List of tasks:
1. Answer these questions about the account of the Haditha deployment, one per line:
(a) On the first day of 2005, where was the narrator living?
(b) What were the explosives and scrap metal of the IED hidden in?
(c) At what facility did the narrator stay conscious until arriving?
2. Restate the part of the account of the Haditha deployment starting with "Improvised explosive devices" and going on through "thought control .", word for word.
3. Proceed with the account of the Haditha deployment and the IED injury, picking up after its final sentence.

On the first day of 2005, I was living inside the Haditha hydroelectric dam on the Euphrates River in Iraq, four and a half months into a deployment as the engineer officer for 1st Battalion, 23rd Marines, in northern Anbar province. The night before, I had rustily fingerpicked my way through a bluegrass song on the guitar in the New Year’s Eve talent show. I went to bed looking forward to an easy day, a welcome change. I’d been on a long patrol over Christmas—sleeping little, getting shot at. In the morning, I made some of the Starbucks coffee my wife had been sending in her care packages, wrote an e-mail to a friend back home, and headed out to a planning meeting with another officer.
Our meeting was cut short around 9 a.m. when a report came in that one of his riverine boat patrols had been attacked from the shore. I joined the group that went out to respond. We got off the boat and started patrolling the shore on foot, but all we found was evidence of the previous firefight. The Marines began to secure the area.
I was on the ground before I was even aware of the sound of an explosion. The blast from the improvised explosive device—explosives and scrap metal hidden in an olive oil can—broke my M4 carbine in two and nearly severed my right arm. Before the Blackhawk helicopter took me away, I remember telling the executive officer, ”I guess my guitar-playing days are over.”
I stayed conscious until we reached the U.S. Navy Alpha Surgical Company at Al Asad Airbase. Then I was anesthetized and sent to the operating room, where I joined the hundreds of amputees who have lost limbs in the two wars we are currently waging.
Improvised explosive devices (IEDs) like the one that got me had become, by mid-2004, our enemies’ weapon of choice, and we had spent a lot of time preparing for the threat. We were all to some extent prepared for the possibility of death, but I hadn’t given much thought to how my life might change if an IED took one of my limbs. Ever since the first few amputees returned from Afghanistan in 2001, they have been the very public face of modern warfare as it is waged on the ground—a little different from the sterile video output of a laser-guided bomb or unmanned drone. The media coverage often emphasizes the medical care that saves their lives, and the advanced prosthetics they wear, with phrases like bionic arms and thought control .

Items from a data source:
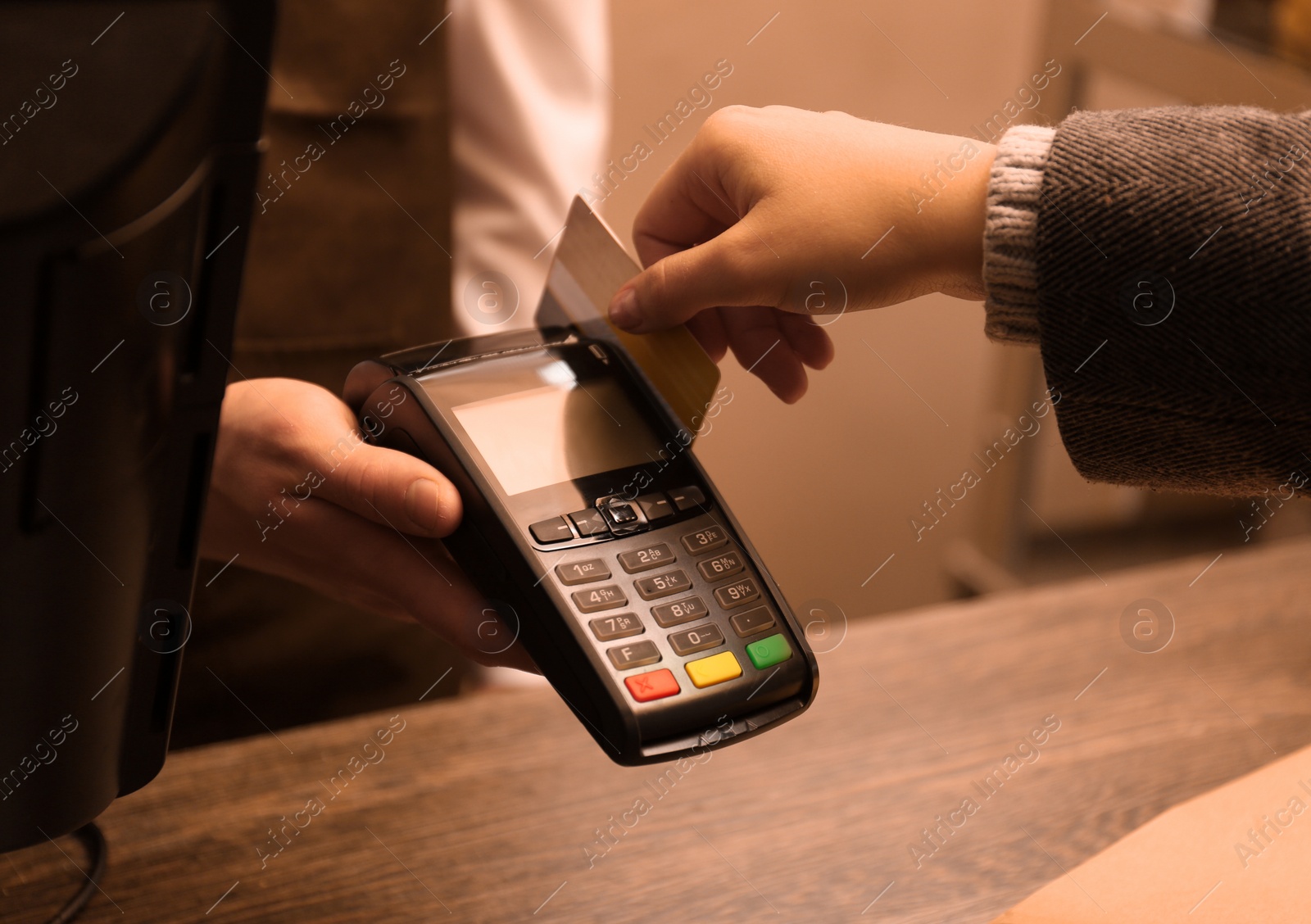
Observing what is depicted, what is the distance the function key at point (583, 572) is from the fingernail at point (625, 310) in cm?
11

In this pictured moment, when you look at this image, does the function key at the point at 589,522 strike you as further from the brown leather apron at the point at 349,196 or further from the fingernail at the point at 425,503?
the brown leather apron at the point at 349,196

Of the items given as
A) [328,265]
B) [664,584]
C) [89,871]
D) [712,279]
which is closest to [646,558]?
[664,584]

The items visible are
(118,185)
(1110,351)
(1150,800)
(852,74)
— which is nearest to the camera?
(118,185)

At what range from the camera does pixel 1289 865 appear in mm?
449

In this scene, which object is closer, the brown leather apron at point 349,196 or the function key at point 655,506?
the function key at point 655,506

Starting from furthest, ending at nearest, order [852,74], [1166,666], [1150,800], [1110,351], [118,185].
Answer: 1. [852,74]
2. [1166,666]
3. [1150,800]
4. [1110,351]
5. [118,185]

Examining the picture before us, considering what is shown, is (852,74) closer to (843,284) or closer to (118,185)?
(843,284)

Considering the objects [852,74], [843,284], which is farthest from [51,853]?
[852,74]

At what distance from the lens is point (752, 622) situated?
0.42m

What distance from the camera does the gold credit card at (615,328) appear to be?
18.0 inches

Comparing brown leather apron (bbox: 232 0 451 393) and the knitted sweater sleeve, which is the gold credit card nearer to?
the knitted sweater sleeve

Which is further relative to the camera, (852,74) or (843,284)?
(852,74)

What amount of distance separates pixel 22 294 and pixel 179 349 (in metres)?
0.05

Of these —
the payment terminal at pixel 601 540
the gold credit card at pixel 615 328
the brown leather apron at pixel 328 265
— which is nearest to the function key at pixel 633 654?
the payment terminal at pixel 601 540
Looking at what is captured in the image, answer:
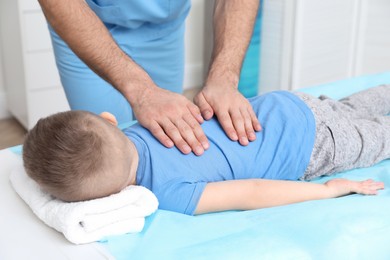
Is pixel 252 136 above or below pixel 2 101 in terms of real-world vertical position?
above

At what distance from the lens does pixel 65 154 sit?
1.30 meters

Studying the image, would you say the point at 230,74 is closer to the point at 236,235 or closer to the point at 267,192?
the point at 267,192

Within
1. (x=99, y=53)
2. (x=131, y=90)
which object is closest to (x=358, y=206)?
(x=131, y=90)

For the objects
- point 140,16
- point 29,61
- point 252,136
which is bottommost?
point 29,61

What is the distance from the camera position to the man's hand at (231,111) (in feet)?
5.28

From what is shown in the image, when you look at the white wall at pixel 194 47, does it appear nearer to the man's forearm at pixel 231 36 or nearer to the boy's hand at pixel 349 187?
the man's forearm at pixel 231 36

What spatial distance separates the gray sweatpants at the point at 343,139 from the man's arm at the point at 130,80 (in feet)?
1.09

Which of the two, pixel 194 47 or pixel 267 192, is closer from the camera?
pixel 267 192

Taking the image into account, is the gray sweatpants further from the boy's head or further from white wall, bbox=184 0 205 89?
white wall, bbox=184 0 205 89

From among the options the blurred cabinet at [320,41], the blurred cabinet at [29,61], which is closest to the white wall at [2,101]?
the blurred cabinet at [29,61]

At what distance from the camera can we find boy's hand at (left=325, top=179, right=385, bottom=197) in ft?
5.18

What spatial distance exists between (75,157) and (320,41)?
2346 millimetres

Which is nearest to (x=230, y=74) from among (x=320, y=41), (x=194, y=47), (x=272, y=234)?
(x=272, y=234)

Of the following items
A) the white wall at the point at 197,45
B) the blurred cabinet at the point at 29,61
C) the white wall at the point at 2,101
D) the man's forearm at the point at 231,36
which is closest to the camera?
the man's forearm at the point at 231,36
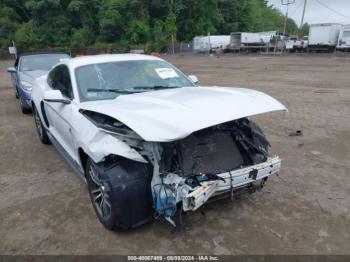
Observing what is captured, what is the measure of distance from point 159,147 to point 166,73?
182 centimetres

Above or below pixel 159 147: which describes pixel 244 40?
below

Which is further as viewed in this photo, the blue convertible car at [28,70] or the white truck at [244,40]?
the white truck at [244,40]

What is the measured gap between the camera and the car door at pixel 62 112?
3.78 m

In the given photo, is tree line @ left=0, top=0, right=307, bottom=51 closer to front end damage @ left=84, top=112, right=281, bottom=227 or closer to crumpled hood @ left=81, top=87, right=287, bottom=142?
crumpled hood @ left=81, top=87, right=287, bottom=142

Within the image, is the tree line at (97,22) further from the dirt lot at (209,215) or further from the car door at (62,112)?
the dirt lot at (209,215)

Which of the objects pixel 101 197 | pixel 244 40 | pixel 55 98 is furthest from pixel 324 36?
pixel 101 197

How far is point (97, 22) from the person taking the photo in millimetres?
50125

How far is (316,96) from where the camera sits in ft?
32.7

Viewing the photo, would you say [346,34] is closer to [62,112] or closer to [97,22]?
[97,22]

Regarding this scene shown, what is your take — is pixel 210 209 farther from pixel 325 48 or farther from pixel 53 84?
pixel 325 48

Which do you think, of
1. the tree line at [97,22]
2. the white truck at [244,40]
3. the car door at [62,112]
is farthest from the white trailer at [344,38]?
the car door at [62,112]

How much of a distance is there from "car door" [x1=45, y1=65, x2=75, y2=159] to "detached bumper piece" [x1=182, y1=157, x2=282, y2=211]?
174 cm

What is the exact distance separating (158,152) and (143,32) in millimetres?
47208

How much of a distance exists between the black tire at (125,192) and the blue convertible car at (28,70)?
5465 mm
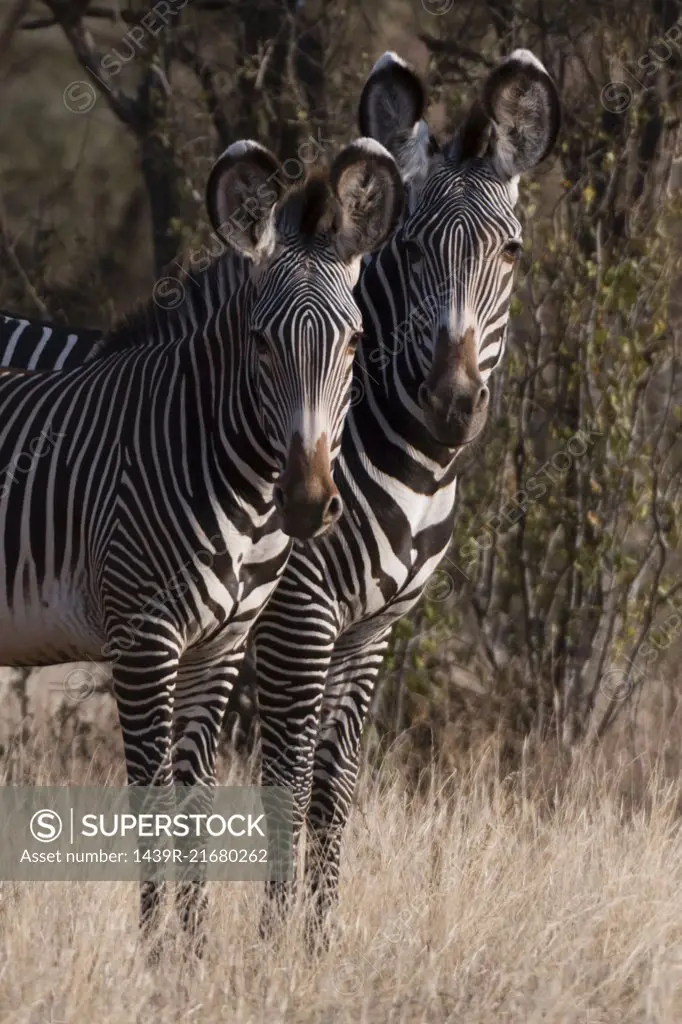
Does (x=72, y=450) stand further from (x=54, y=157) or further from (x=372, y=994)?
(x=54, y=157)

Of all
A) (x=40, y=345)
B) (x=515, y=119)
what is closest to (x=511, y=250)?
(x=515, y=119)

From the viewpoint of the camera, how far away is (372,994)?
14.6 feet

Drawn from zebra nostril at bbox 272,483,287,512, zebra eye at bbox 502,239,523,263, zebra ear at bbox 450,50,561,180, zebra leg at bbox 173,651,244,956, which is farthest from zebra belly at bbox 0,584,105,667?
zebra ear at bbox 450,50,561,180

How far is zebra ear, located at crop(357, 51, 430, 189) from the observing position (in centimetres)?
559

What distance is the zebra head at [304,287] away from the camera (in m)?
4.39

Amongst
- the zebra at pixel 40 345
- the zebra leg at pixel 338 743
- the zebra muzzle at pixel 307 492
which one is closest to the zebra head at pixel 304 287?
the zebra muzzle at pixel 307 492

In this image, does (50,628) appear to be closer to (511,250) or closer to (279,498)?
(279,498)

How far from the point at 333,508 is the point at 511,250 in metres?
1.42

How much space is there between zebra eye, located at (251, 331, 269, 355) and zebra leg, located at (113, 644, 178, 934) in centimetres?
91

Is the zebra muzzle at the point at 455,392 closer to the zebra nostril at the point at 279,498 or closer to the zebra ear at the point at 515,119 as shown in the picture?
the zebra ear at the point at 515,119

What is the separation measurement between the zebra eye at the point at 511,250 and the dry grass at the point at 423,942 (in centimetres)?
208

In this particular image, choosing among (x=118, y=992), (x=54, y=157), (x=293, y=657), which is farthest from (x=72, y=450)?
(x=54, y=157)

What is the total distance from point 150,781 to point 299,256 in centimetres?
162

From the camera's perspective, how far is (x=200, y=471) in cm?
483
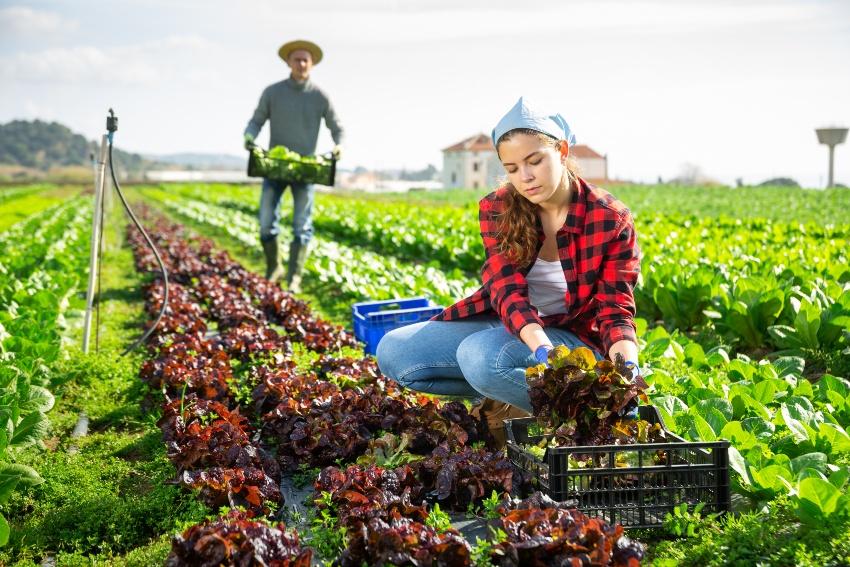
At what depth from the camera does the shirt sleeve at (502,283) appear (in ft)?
12.7

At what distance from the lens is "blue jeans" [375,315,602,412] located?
395cm

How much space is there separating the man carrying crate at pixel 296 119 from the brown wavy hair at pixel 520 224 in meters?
5.40

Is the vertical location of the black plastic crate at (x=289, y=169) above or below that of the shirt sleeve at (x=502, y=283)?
above

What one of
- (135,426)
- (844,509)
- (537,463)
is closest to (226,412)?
(135,426)

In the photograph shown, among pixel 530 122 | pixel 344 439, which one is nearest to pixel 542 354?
pixel 530 122

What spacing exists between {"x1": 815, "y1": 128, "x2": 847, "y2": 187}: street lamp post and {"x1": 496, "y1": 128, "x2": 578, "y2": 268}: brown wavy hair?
149 ft

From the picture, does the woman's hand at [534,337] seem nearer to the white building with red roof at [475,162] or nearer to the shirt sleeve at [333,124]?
the shirt sleeve at [333,124]

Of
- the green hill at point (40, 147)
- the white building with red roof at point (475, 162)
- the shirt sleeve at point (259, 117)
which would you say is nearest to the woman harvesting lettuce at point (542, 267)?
the shirt sleeve at point (259, 117)

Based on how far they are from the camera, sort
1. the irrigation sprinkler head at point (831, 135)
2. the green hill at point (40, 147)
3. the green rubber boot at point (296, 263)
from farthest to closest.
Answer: the green hill at point (40, 147)
the irrigation sprinkler head at point (831, 135)
the green rubber boot at point (296, 263)

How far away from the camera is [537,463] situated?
10.7 ft

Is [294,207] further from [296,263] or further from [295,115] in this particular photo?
[295,115]

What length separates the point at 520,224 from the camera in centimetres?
A: 400

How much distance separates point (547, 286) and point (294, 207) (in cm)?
547

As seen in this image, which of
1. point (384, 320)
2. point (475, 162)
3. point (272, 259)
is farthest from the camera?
point (475, 162)
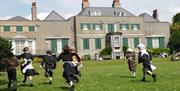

Task results:
1.
(a) Inside the Haditha hydroelectric dam on the Euphrates River in Iraq
(b) An olive oil can
(c) The U.S. Navy Alpha Surgical Company at Al Asad Airbase

2.
Improvised explosive devices (IEDs) like the one that got me had become, by mid-2004, our enemies’ weapon of choice, and we had spent a lot of time preparing for the threat. We were all to some extent prepared for the possibility of death, but I hadn’t given much thought to how my life might change if an IED took one of my limbs. Ever since the first few amputees returned from Afghanistan in 2001, they have been the very public face of modern warfare as it is waged on the ground—a little different from the sterile video output of a laser-guided bomb or unmanned drone. The media coverage often emphasizes the medical care that saves their lives, and the advanced prosthetics they wear, with phrases like bionic arms and thought control .

3.
Lying in a hospital bed in Landstuhl, Germany, I only knew that I had survived and that a young Marine named Brian Parello had not. The doctors had saved my right elbow and part of my forearm. I talked to my wife on the phone. I got a Whopper from the hospital’s Burger King. On the way back to the United States, in a morphine haze, I took pictures as we flew over Iceland. I made my first, totally unintelligible attempts to write with my left hand. I already felt worlds away from Anbar province, and I immediately began to feel guilty about the early ticket home, despite its price.
I arrived in the United States on January 5 and was home a week later on convalescent leave. Before I deployed, I was a biomedical engineering graduate student at Duke University, in Durham, N.C., so I did what any engineer would do with the time: I began scouring the Internet for articles on prosthetic technology, trying to envision what my future would look like. My doctor told me I would have to go through a few more surgeries, and once my incisions had healed I would get a state-of-the-art myoelectric arm.
Myoelectric armshave joints powered by electric motors. They are controlled by electrical signals on the surface of the skin, which are produced by the remaining muscles in the arm. According to a 2005 article, the latest and greatest myoelectric prosthetics allowed a wearer to move the limb just by thinking about it. Many articles have anticipated robotic arms that function as well as or better than their human analogues—letting an amputee shave, hold a knife or fork, button a shirt, or turn an ignition key.
I went to see Glen Hostetter, a prosthetist at Duke. I was telling him how excited I was about the arm I would get at Walter Reed Medical Center when he stopped me. ”Have you ever seen a myoelectric hand?” he asked quietly.
I had never seen a real one up close. He dug around the back of his office and brought back a demonstration model of a child’s myoelectric hand. All I could say was, ”That’s it?”